David Gandara, MD
“MYSTIC is the second phase III trial to compare a first-line immune checkpoint inhibitor with platinum that failed to meet the primary endpoint. However, both MYSTIC and CheckMate 026 identified patients who benefited from an immune checkpoint inhibitor based on tumor mutational burden,” explained formal discussant David Gandara, MD, of the UC Davis Health Comprehensive Cancer Center, Sacramento.
“Does identifying tumor mutational burden in these two well-conducted studies help us understand immune response, and does this move the field forward?” asked Dr. Gandara.
Threshold Is Key?
“There are a variety of tests to measure tumor mutational burden. All studies in non–small cell lung cancer show that tumor mutational burden and programmed cell death ligand 1 (PD-L1) expression identify nonoverlapping patient populations,” he continued. “Several studies have validated high tumor mutational burden as a biomarker in lung cancer, but these prior results were in tissue tumor mutational burden.” MYSTIC evaluated this same biomarker in blood.
Blood tumor mutational burden > 16 mut/Mb was found to identify patients who could benefit from an immune checkpoint inhibitor, “but the threshold is a continuous variable. The higher the threshold, the smaller the number of patients,” he explained.

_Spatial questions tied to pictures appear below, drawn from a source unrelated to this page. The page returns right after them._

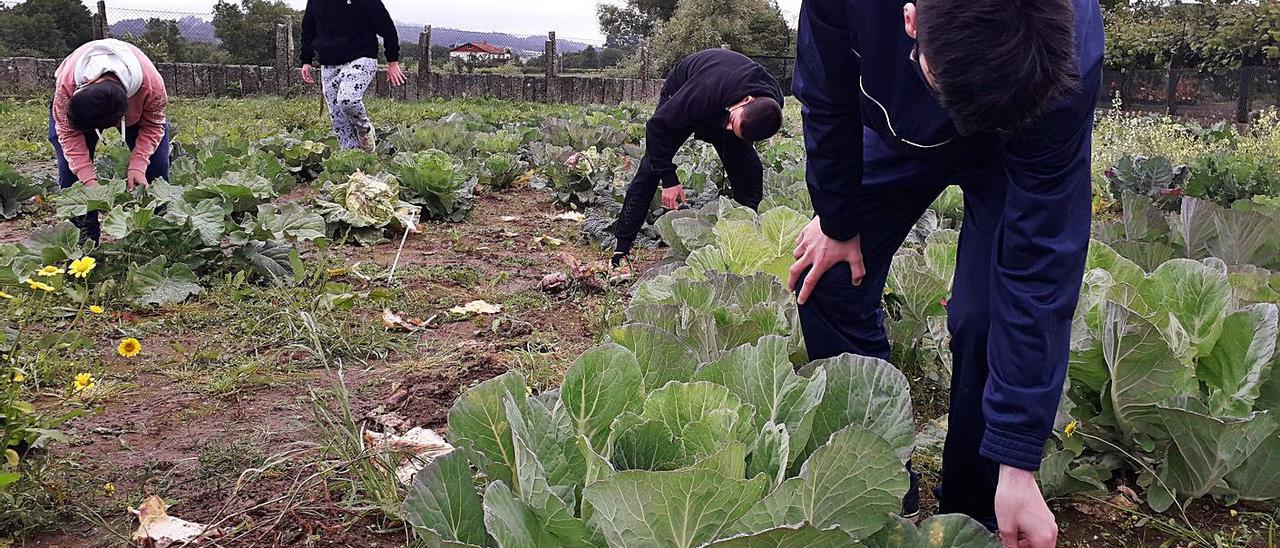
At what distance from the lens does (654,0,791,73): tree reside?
3997 centimetres

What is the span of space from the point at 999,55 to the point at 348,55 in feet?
24.3

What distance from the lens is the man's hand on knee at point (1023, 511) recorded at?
4.97 ft

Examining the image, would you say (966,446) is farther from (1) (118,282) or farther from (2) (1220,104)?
(2) (1220,104)

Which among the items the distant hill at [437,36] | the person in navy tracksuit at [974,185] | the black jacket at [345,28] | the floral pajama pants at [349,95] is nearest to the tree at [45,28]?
the distant hill at [437,36]

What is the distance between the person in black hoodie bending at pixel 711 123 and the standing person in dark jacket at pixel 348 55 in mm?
3637

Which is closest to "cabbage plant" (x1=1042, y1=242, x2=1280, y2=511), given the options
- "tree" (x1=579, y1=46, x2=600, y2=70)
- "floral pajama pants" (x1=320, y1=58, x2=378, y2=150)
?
"floral pajama pants" (x1=320, y1=58, x2=378, y2=150)

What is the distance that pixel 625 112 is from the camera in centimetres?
1334

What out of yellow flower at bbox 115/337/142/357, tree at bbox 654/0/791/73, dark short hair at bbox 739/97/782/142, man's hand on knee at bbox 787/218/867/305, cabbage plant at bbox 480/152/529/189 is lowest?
yellow flower at bbox 115/337/142/357

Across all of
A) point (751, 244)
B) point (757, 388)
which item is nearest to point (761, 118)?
point (751, 244)

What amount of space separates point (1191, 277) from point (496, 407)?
1.83m

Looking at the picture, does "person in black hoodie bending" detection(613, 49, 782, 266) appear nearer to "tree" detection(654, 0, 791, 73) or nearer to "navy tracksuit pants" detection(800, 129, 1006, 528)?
"navy tracksuit pants" detection(800, 129, 1006, 528)

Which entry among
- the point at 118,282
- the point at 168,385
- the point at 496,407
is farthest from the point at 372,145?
the point at 496,407

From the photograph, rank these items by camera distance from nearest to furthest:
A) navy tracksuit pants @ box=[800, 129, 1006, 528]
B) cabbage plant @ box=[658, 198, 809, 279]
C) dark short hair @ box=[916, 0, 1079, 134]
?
dark short hair @ box=[916, 0, 1079, 134], navy tracksuit pants @ box=[800, 129, 1006, 528], cabbage plant @ box=[658, 198, 809, 279]

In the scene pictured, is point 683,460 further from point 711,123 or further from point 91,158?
point 91,158
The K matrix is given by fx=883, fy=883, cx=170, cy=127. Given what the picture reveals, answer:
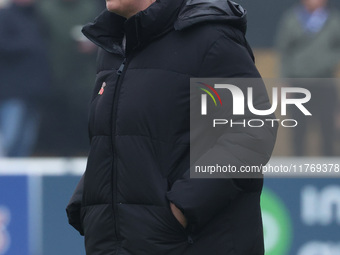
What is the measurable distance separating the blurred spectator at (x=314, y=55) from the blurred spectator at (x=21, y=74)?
1.63 m

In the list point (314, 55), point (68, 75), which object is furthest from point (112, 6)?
point (314, 55)

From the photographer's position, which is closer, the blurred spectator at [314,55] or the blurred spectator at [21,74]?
the blurred spectator at [314,55]

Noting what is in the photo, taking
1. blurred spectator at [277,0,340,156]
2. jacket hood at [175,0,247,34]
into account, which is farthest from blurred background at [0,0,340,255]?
jacket hood at [175,0,247,34]

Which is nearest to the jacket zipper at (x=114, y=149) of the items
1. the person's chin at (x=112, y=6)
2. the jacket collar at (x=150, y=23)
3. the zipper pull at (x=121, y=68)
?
the zipper pull at (x=121, y=68)

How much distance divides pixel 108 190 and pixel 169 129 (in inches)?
11.7

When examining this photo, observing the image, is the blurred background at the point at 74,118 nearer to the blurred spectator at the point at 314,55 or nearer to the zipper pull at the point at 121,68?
the blurred spectator at the point at 314,55

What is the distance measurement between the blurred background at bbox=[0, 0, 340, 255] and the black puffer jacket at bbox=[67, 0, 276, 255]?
2.81 meters

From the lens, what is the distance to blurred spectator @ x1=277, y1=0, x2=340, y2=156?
5840mm

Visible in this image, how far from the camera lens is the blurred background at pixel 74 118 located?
5863 mm

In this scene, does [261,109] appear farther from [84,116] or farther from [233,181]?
[84,116]

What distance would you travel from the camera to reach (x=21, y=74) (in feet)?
19.8

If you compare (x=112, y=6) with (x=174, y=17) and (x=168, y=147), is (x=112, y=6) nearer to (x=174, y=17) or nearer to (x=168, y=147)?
(x=174, y=17)

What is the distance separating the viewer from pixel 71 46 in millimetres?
5918
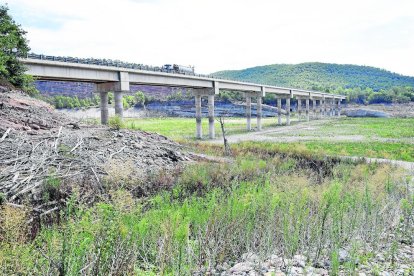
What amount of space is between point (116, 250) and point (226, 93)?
132550 mm

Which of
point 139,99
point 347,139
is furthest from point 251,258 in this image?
point 139,99

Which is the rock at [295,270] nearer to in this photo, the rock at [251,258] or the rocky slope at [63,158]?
the rock at [251,258]

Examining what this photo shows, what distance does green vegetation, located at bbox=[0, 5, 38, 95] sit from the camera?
2708cm

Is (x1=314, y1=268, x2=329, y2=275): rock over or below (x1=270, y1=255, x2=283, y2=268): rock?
below

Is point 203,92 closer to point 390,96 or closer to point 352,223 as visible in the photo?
point 352,223

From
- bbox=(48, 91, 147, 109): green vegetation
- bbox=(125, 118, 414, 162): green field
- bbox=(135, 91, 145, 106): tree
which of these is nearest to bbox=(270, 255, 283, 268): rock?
bbox=(125, 118, 414, 162): green field

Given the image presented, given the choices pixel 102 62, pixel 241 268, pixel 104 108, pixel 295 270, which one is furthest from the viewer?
pixel 104 108

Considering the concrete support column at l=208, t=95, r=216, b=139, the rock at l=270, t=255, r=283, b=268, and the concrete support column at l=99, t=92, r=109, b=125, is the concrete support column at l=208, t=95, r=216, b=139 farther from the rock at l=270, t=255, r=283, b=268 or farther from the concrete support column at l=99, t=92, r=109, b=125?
the rock at l=270, t=255, r=283, b=268

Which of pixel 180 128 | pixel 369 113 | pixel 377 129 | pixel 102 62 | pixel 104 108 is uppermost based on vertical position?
pixel 102 62

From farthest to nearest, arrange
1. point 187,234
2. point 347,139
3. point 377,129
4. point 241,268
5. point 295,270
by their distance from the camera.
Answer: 1. point 377,129
2. point 347,139
3. point 241,268
4. point 295,270
5. point 187,234

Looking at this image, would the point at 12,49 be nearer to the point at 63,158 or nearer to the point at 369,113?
the point at 63,158

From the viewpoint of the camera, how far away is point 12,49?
27953 mm

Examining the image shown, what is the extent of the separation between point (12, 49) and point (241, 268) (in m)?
27.1

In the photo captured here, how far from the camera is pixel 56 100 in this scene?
139875 millimetres
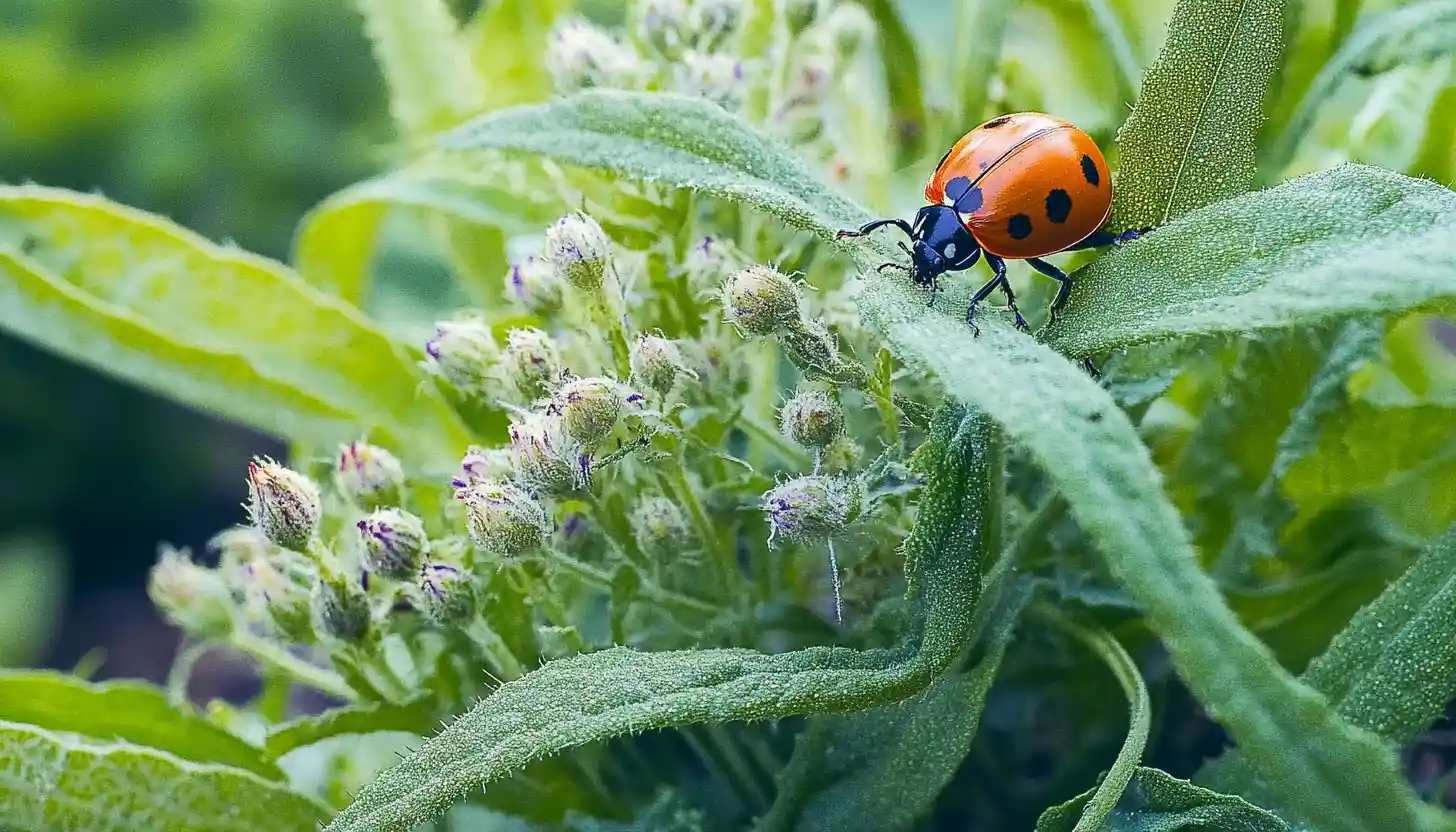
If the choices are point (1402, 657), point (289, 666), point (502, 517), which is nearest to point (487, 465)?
point (502, 517)

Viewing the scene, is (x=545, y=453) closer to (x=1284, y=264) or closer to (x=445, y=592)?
(x=445, y=592)

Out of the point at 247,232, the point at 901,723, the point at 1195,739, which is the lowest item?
the point at 247,232

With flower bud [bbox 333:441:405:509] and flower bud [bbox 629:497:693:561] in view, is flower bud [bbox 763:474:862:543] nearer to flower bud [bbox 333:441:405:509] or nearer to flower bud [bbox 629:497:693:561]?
flower bud [bbox 629:497:693:561]

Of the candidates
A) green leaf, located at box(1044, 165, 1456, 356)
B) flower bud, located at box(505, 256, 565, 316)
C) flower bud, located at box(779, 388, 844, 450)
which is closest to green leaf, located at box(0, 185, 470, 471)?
flower bud, located at box(505, 256, 565, 316)

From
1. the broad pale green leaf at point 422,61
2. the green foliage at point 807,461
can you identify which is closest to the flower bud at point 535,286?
the green foliage at point 807,461

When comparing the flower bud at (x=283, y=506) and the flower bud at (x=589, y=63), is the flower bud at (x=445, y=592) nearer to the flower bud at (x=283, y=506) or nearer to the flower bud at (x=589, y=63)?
the flower bud at (x=283, y=506)

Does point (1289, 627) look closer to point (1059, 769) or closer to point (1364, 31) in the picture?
point (1059, 769)

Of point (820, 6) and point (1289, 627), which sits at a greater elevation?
point (820, 6)

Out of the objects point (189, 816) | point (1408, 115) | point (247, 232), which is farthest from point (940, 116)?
point (247, 232)
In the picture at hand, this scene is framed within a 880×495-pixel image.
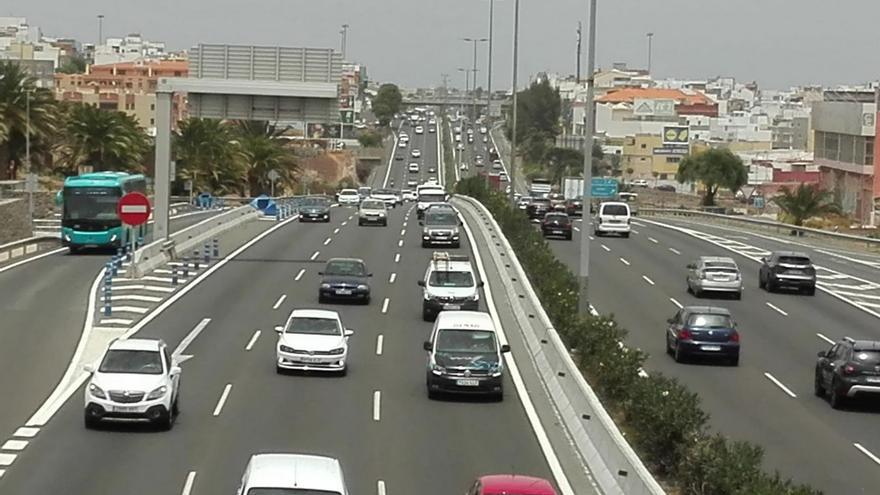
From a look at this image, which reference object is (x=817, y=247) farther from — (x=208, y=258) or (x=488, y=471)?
(x=488, y=471)

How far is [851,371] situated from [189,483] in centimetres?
1391

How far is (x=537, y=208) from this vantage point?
7975 centimetres

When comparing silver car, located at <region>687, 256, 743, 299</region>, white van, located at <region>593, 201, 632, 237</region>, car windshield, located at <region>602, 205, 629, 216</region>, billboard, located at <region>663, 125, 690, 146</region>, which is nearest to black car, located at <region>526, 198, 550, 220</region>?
white van, located at <region>593, 201, 632, 237</region>

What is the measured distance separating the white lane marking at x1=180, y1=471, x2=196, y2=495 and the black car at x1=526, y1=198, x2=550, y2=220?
57.4 meters

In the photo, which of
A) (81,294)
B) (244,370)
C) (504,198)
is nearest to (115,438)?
(244,370)

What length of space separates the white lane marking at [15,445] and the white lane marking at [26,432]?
441 millimetres

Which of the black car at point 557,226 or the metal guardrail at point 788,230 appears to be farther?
the metal guardrail at point 788,230

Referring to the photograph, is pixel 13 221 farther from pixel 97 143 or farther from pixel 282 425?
pixel 282 425

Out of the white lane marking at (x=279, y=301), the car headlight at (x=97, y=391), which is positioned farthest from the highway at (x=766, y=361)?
the car headlight at (x=97, y=391)

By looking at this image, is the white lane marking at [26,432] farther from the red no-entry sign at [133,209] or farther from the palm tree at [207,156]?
the palm tree at [207,156]

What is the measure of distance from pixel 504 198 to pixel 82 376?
153 feet

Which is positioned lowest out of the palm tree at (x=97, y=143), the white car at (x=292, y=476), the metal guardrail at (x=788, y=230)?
the metal guardrail at (x=788, y=230)

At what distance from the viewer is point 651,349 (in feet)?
118

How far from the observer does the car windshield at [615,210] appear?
7006 cm
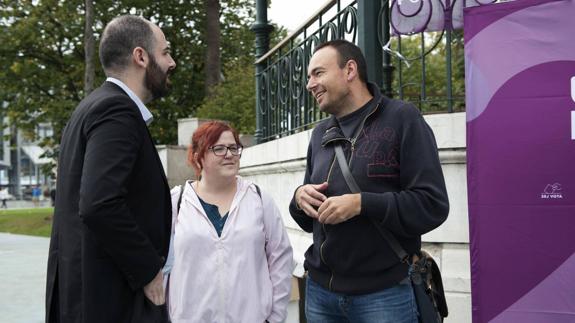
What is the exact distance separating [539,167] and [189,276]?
5.93ft

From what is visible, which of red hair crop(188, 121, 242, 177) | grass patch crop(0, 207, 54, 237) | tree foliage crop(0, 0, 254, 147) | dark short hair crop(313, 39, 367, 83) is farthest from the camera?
tree foliage crop(0, 0, 254, 147)

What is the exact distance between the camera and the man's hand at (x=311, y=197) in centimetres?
277

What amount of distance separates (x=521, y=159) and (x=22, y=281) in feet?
26.8

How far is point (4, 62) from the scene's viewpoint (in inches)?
→ 868

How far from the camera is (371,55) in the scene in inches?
185

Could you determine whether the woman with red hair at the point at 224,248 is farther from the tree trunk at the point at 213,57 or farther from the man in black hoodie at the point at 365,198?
the tree trunk at the point at 213,57

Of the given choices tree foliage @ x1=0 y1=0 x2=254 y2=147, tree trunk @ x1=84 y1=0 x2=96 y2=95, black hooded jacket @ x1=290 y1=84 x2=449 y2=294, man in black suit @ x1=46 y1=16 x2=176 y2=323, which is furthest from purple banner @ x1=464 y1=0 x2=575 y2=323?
tree foliage @ x1=0 y1=0 x2=254 y2=147

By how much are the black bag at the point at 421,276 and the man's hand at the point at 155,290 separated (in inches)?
34.6

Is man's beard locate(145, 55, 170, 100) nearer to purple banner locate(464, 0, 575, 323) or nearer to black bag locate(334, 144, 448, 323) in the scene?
black bag locate(334, 144, 448, 323)

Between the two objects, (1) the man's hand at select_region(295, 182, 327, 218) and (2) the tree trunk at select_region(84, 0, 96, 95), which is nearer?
(1) the man's hand at select_region(295, 182, 327, 218)

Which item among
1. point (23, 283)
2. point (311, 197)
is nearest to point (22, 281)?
point (23, 283)

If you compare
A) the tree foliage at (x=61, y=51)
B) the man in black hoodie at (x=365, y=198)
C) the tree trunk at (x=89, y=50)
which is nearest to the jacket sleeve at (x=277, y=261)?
the man in black hoodie at (x=365, y=198)

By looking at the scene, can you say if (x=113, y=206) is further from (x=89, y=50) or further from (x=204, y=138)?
(x=89, y=50)

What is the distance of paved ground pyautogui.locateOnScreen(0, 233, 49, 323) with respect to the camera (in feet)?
23.4
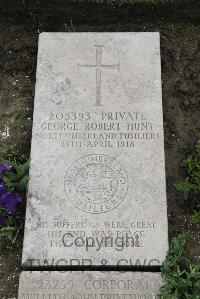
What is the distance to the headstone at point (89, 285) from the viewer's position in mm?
4078

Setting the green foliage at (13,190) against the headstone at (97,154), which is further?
the green foliage at (13,190)

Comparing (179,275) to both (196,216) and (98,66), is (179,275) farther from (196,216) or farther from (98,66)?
(98,66)

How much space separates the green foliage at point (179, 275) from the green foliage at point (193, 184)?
429 mm

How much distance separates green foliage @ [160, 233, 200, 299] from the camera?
4.01 m

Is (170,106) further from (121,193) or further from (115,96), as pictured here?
(121,193)

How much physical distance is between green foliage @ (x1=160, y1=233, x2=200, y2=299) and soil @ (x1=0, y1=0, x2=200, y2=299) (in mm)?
430

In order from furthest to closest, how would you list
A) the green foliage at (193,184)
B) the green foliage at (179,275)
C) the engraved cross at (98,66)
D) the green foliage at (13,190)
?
1. the engraved cross at (98,66)
2. the green foliage at (193,184)
3. the green foliage at (13,190)
4. the green foliage at (179,275)

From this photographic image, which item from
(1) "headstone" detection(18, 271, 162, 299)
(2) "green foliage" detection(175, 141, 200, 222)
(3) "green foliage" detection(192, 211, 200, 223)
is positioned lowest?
(1) "headstone" detection(18, 271, 162, 299)

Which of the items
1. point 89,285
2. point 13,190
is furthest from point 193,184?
point 13,190

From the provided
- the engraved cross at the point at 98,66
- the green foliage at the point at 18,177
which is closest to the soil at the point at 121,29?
the green foliage at the point at 18,177

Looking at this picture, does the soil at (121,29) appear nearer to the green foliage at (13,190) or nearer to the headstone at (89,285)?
the green foliage at (13,190)

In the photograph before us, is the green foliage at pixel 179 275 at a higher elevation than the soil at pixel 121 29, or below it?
below

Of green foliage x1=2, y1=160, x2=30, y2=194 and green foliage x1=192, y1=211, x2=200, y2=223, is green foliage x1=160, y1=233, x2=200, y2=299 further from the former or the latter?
green foliage x1=2, y1=160, x2=30, y2=194

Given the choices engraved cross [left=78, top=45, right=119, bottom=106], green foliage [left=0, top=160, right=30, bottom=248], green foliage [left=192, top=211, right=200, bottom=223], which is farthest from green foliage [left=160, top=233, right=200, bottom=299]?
engraved cross [left=78, top=45, right=119, bottom=106]
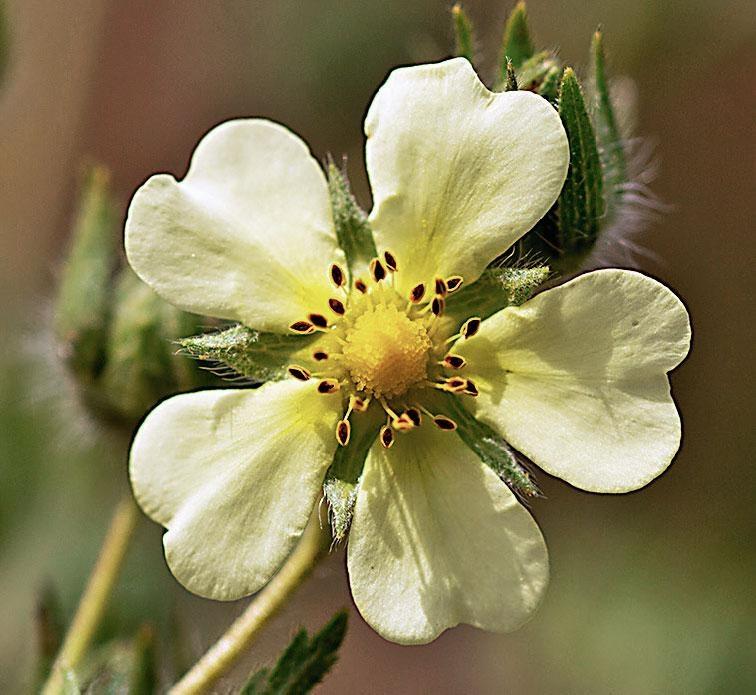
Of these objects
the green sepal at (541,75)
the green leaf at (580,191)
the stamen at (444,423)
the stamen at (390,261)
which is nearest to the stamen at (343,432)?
the stamen at (444,423)

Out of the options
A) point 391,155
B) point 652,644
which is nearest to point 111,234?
point 391,155

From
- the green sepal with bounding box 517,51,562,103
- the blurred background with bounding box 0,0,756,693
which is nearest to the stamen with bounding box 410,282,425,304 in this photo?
the green sepal with bounding box 517,51,562,103

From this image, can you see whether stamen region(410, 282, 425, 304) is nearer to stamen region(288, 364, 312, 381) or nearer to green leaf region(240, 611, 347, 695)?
stamen region(288, 364, 312, 381)

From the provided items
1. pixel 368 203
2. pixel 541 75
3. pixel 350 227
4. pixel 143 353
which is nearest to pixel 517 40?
pixel 541 75

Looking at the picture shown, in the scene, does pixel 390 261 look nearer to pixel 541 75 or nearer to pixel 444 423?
pixel 444 423

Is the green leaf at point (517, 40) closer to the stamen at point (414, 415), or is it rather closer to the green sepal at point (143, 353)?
the stamen at point (414, 415)
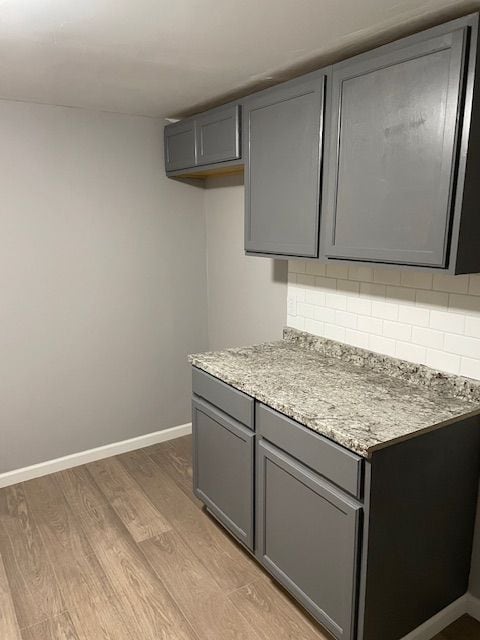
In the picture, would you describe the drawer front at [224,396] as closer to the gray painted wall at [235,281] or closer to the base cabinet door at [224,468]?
the base cabinet door at [224,468]

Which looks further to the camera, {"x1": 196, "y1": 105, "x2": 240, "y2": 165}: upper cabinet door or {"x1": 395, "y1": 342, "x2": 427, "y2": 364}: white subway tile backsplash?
{"x1": 196, "y1": 105, "x2": 240, "y2": 165}: upper cabinet door

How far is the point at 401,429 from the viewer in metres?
1.67

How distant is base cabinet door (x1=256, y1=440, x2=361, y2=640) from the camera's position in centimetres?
172

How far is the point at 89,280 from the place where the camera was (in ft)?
10.4

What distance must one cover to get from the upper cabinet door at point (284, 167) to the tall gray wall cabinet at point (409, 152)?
0.34 ft

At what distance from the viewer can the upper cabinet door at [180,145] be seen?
2.91 m

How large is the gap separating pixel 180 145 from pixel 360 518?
7.77 feet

Dr. Peters reported results using a higher threshold of blood tumor mutational burden, ≥ 20 mut/Mb. “The concern [with a higher threshold] is that if implemented, we would be restricting use of a treatment to a very select population,” Dr. Gandara stated.
Questions Remain
“We need to know more about tumor mutational burden as a predictive biomarker in MYSTIC and more about the methods of the assays and analysis used in this trial. We also want to know more about the association between PD-L1 and tumor mutational burden. We need harmonization efforts to compare assays. Currently, more than 2,000 trials of checkpoint inhibitors are ongoing, requiring about 380,000 patients, and we are seeing ‘accrual fatigue.’ In the long run, we will need to use biomarkers to select patients appropriately,” he stated.
As for looking at other biomarkers, Dr. Peters commented, “We need to validate the tumor mutational burden story first. Looking at neoantigens may be the next step down the road.”
“The INSIGNIA trial will begin soon, comparing checkpoint inhibitor monotherapy to the combination with chemotherapy; this study has a significant biomarker component with an embedded study of immune signatures, which will include the microenvironment. Hopefully, this study will provide important new information,” Dr. Gandara said. ■
DISCLOSURE: Dr. Gandara is a consultant/advisor for Celgene, AstraZeneca, Genentech, Lilly, Guardant Health, and Liquid Genomics; and has received institutional research funding from Genentech and AstraZeneca/MedImmune.